=== Brief ===
Return the items below without changes, from the line with "At what distance from the photographer" up to and including the line with "861 centimetres". Omit the pictures from your answer.

=== Questions on scene geometry ===
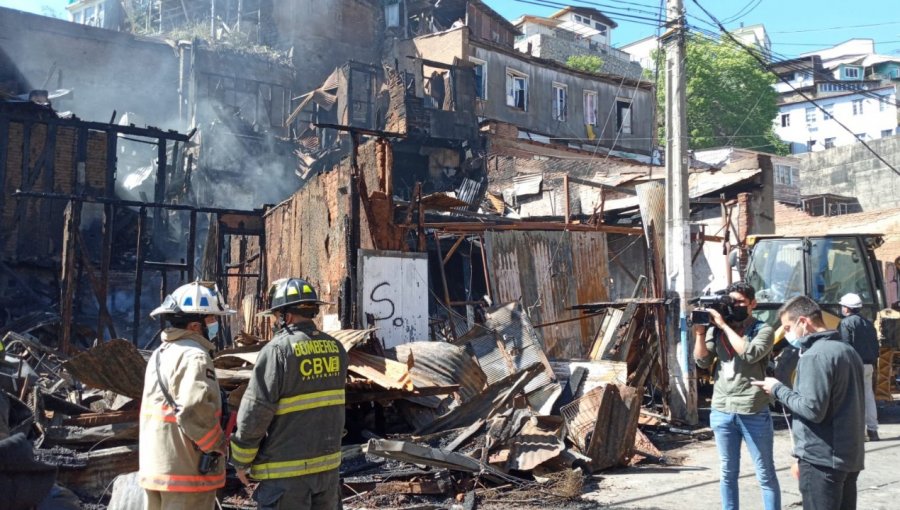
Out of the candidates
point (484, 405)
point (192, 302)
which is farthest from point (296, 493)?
point (484, 405)

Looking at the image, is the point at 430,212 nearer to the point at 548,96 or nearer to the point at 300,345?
the point at 300,345

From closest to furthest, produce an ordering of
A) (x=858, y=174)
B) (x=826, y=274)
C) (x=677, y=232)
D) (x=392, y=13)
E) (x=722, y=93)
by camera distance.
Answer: (x=677, y=232), (x=826, y=274), (x=392, y=13), (x=858, y=174), (x=722, y=93)

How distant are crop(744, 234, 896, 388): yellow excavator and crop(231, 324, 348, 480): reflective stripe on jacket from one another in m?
9.24

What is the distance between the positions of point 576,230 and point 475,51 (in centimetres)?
1711

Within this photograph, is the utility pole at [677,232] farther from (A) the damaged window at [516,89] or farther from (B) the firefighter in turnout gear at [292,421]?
(A) the damaged window at [516,89]

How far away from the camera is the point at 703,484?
719 cm

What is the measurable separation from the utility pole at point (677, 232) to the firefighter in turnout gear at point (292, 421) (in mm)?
7189

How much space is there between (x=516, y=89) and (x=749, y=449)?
27.4 meters

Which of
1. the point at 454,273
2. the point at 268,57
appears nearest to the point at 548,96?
the point at 268,57

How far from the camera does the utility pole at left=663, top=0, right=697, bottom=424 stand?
1024 centimetres

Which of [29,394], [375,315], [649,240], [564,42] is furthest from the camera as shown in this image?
[564,42]

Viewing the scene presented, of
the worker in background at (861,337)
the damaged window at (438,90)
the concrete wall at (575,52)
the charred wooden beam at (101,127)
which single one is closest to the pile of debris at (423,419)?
the worker in background at (861,337)

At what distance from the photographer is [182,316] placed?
403 cm

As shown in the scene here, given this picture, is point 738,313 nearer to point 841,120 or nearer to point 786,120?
point 841,120
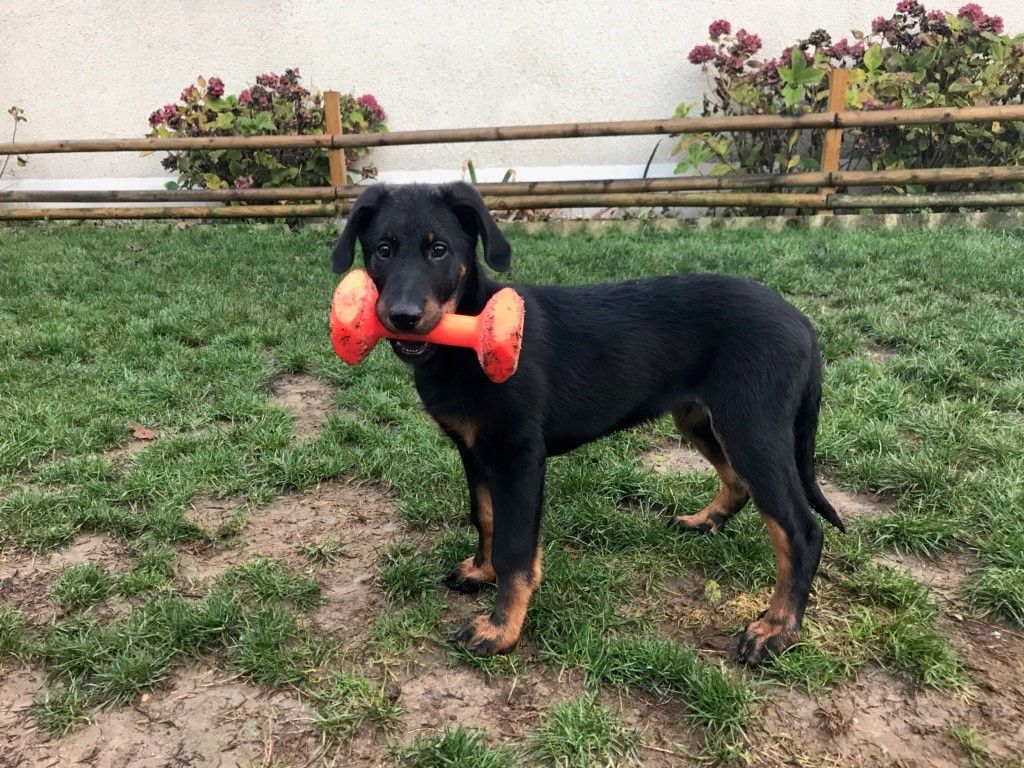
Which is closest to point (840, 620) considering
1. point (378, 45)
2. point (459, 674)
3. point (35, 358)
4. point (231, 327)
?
point (459, 674)

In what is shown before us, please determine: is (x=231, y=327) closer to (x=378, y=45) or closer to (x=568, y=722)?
(x=568, y=722)

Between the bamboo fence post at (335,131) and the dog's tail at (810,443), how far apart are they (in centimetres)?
744

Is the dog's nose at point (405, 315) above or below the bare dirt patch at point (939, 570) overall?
above

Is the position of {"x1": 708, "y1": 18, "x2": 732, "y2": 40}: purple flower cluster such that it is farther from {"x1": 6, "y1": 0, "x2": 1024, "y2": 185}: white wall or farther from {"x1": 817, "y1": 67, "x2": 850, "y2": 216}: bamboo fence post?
{"x1": 817, "y1": 67, "x2": 850, "y2": 216}: bamboo fence post

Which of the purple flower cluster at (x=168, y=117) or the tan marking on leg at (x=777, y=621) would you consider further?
the purple flower cluster at (x=168, y=117)

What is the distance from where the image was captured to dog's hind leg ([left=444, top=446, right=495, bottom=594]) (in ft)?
9.25

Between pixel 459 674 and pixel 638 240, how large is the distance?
20.5 ft

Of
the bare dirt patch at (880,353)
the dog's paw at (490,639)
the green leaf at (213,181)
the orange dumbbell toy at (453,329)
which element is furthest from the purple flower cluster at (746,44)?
the dog's paw at (490,639)

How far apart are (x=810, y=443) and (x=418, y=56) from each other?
861 centimetres

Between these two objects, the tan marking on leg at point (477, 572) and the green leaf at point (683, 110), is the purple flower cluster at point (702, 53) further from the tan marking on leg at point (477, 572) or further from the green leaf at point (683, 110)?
the tan marking on leg at point (477, 572)

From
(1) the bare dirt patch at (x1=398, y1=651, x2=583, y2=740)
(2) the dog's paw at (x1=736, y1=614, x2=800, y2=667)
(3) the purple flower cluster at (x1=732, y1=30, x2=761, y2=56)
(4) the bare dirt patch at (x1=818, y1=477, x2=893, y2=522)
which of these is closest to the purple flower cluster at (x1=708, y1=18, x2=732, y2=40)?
(3) the purple flower cluster at (x1=732, y1=30, x2=761, y2=56)

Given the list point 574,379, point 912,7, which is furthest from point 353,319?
point 912,7

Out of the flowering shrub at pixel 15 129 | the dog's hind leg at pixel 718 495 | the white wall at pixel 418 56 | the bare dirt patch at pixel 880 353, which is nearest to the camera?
the dog's hind leg at pixel 718 495

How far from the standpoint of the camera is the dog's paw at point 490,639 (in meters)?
2.45
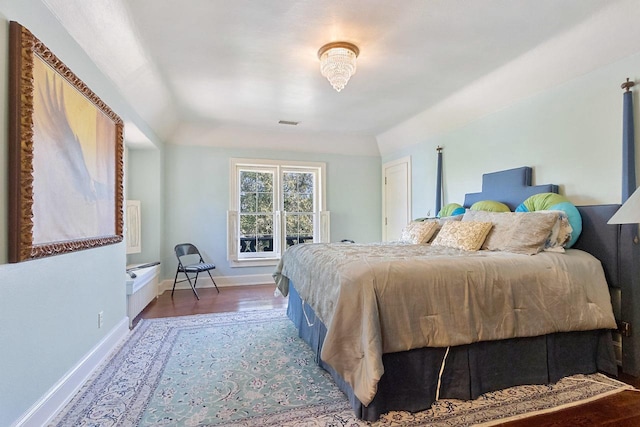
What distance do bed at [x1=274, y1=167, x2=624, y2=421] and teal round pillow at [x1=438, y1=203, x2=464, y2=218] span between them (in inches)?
56.0

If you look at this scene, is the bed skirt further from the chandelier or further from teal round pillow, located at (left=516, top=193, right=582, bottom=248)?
the chandelier

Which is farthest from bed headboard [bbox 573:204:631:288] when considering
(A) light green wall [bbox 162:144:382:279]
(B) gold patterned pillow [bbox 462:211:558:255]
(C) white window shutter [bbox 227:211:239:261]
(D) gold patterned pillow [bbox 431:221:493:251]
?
(C) white window shutter [bbox 227:211:239:261]

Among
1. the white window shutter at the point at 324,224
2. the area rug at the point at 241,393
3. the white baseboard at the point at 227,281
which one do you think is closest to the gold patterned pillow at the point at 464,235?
the area rug at the point at 241,393

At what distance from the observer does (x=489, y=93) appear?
130 inches

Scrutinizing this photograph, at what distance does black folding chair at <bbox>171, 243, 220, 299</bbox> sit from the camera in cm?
433

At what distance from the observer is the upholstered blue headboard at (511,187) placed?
298cm

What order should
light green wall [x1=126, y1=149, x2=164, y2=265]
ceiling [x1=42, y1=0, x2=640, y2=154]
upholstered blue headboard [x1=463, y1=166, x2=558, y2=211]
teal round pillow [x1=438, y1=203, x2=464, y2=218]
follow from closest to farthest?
ceiling [x1=42, y1=0, x2=640, y2=154] < upholstered blue headboard [x1=463, y1=166, x2=558, y2=211] < teal round pillow [x1=438, y1=203, x2=464, y2=218] < light green wall [x1=126, y1=149, x2=164, y2=265]

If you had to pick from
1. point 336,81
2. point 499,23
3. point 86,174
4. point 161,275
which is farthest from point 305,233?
point 499,23

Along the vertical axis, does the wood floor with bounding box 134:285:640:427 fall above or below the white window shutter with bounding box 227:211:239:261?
below

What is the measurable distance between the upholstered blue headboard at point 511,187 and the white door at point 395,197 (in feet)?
5.09

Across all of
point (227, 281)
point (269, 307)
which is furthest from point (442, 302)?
point (227, 281)

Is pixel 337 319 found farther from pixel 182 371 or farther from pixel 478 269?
pixel 182 371

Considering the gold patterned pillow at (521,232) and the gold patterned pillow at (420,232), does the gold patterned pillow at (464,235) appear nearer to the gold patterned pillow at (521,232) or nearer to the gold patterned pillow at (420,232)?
the gold patterned pillow at (521,232)

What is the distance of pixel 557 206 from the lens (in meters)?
2.55
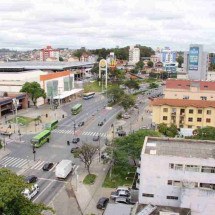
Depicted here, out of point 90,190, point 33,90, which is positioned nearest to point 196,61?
point 33,90

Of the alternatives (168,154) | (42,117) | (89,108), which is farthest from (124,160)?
(89,108)

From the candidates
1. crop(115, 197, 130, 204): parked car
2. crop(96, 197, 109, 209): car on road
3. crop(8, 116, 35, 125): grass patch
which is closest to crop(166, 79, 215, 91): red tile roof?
crop(8, 116, 35, 125): grass patch

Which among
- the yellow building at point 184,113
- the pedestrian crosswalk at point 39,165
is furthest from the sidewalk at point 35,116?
the yellow building at point 184,113

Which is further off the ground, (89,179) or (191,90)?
(191,90)

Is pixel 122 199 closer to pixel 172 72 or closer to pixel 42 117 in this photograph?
pixel 42 117

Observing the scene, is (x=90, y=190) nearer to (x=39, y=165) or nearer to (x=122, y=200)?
(x=122, y=200)

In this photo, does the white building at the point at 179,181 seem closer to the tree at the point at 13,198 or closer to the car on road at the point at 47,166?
the tree at the point at 13,198

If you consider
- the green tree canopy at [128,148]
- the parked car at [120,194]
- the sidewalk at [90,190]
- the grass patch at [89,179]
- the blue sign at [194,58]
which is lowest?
the sidewalk at [90,190]
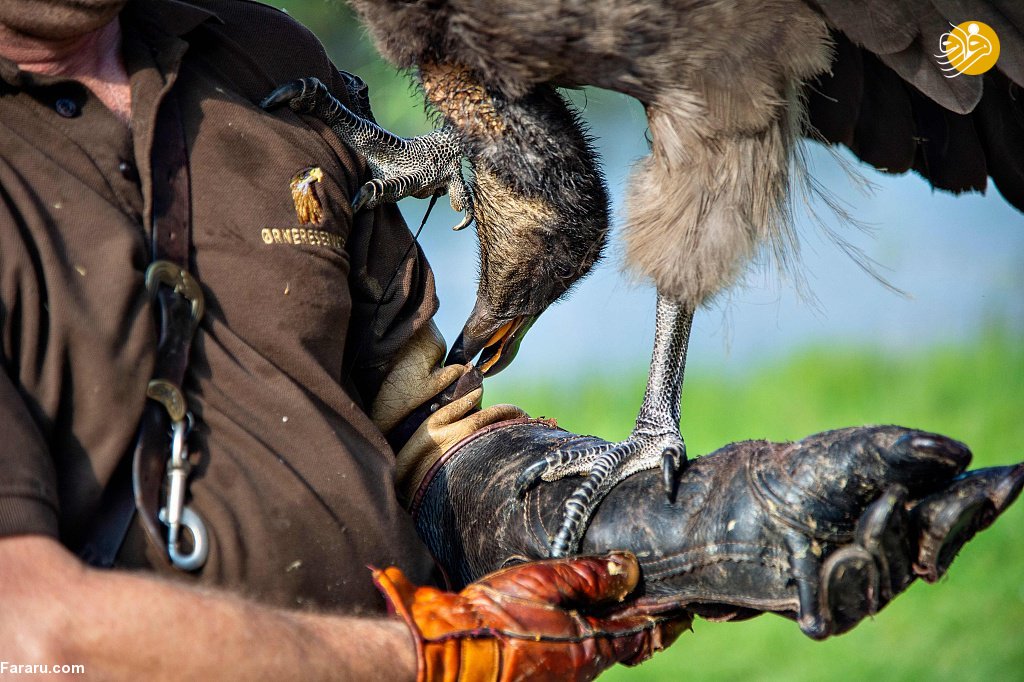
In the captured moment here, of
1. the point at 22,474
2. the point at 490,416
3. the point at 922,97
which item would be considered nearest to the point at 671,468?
the point at 490,416

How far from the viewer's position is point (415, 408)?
84.2 inches

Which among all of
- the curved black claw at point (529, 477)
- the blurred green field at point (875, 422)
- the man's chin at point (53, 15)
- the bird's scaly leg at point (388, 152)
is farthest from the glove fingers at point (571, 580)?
the blurred green field at point (875, 422)

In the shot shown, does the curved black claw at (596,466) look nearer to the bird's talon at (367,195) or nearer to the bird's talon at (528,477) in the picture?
the bird's talon at (528,477)

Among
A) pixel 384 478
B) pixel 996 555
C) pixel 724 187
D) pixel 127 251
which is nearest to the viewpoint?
pixel 127 251

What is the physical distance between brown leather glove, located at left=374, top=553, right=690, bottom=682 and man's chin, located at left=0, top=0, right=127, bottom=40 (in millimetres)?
946

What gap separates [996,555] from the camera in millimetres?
5012

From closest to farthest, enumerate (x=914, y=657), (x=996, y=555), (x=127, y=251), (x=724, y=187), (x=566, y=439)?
(x=127, y=251)
(x=566, y=439)
(x=724, y=187)
(x=914, y=657)
(x=996, y=555)

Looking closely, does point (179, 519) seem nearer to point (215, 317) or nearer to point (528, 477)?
point (215, 317)

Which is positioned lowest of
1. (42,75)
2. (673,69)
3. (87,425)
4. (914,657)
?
(914,657)

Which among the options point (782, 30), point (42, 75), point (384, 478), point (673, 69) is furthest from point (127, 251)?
point (782, 30)

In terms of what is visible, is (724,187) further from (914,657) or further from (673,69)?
(914,657)

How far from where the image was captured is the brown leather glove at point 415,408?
2098mm

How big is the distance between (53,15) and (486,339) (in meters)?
1.12

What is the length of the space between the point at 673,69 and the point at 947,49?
629 mm
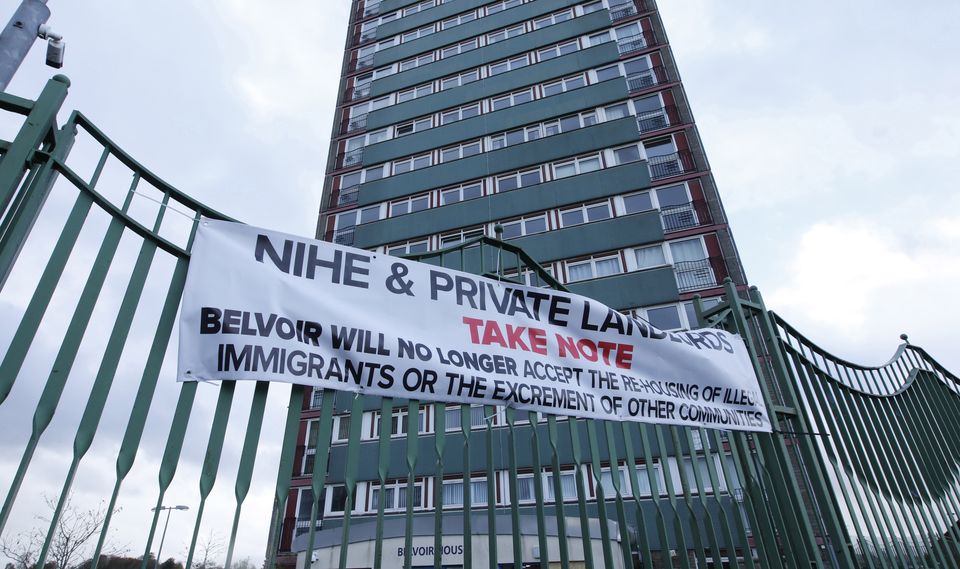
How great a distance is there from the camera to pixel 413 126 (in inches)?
1385

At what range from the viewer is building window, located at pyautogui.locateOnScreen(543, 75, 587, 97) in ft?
107

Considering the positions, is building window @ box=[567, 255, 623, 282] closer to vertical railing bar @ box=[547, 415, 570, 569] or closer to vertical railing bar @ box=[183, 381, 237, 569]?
vertical railing bar @ box=[547, 415, 570, 569]

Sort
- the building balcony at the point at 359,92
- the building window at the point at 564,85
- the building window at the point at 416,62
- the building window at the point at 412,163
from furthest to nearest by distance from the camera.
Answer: the building balcony at the point at 359,92 → the building window at the point at 416,62 → the building window at the point at 412,163 → the building window at the point at 564,85

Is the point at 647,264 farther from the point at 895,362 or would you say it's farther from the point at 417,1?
the point at 417,1

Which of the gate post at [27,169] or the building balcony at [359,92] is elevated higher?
the building balcony at [359,92]

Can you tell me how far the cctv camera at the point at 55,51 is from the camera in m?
3.30

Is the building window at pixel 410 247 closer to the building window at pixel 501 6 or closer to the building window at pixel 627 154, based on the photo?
the building window at pixel 627 154

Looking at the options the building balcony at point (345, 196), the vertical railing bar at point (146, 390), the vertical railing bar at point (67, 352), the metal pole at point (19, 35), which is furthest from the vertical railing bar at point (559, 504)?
the building balcony at point (345, 196)

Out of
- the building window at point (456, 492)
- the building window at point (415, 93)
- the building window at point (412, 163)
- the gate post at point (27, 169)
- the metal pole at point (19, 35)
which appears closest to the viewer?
the gate post at point (27, 169)

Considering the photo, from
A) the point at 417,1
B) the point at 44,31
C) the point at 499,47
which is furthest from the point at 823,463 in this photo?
the point at 417,1

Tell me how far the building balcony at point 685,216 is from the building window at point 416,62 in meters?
19.8

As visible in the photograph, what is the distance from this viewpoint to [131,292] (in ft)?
7.72

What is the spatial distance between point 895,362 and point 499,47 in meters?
33.7

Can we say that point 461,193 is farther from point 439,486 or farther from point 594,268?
Result: point 439,486
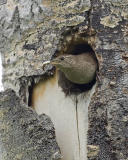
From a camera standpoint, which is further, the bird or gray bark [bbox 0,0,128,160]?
the bird

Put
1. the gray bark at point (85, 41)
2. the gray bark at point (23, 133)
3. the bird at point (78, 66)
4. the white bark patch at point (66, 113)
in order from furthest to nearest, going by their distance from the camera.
→ the bird at point (78, 66)
the white bark patch at point (66, 113)
the gray bark at point (23, 133)
the gray bark at point (85, 41)

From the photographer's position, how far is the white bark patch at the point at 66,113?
10.5 feet

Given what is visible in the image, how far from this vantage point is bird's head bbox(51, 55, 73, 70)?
3.27 m

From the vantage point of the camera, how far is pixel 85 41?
130 inches

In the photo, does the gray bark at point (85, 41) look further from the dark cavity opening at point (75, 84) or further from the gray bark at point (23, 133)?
the gray bark at point (23, 133)

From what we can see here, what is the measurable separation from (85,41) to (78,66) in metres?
0.37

=== Solution to the problem ===
At what distance from the photographer is [182,316] placed?
403 cm

As shown in the scene here, given this picture, is point 738,313 nearer to point 841,120 or nearer to point 786,120?
point 841,120
Which is closest to point (840, 620) considering
1. point (378, 45)
2. point (459, 674)
3. point (35, 358)
4. point (231, 327)
?
point (459, 674)

In what is shown before us, please determine: is (x=231, y=327) closer to (x=378, y=45) or closer to (x=568, y=722)?
(x=568, y=722)

Between the bamboo fence post at (335,131) and the dog's tail at (810,443), how far apart are they (in centimetres)?
744

Is the dog's nose at point (405, 315) above or below the bare dirt patch at point (939, 570) overall?
above

Is the position of {"x1": 708, "y1": 18, "x2": 732, "y2": 40}: purple flower cluster such that it is farther from {"x1": 6, "y1": 0, "x2": 1024, "y2": 185}: white wall or farther from {"x1": 817, "y1": 67, "x2": 850, "y2": 216}: bamboo fence post?
{"x1": 817, "y1": 67, "x2": 850, "y2": 216}: bamboo fence post

Which of the purple flower cluster at (x=168, y=117) or the tan marking on leg at (x=777, y=621) would you consider further?
the purple flower cluster at (x=168, y=117)

What is the distance from where the image was captured to dog's hind leg ([left=444, top=446, right=495, bottom=594]) (in ft)?
9.25

Between pixel 459 674 and pixel 638 240, how large is the distance?
20.5 ft

Of
the bare dirt patch at (880,353)
the dog's paw at (490,639)
the green leaf at (213,181)
the orange dumbbell toy at (453,329)
which element is furthest from the purple flower cluster at (746,44)?
the dog's paw at (490,639)

How far apart are (x=810, y=443) and (x=418, y=56) from each other?
861 centimetres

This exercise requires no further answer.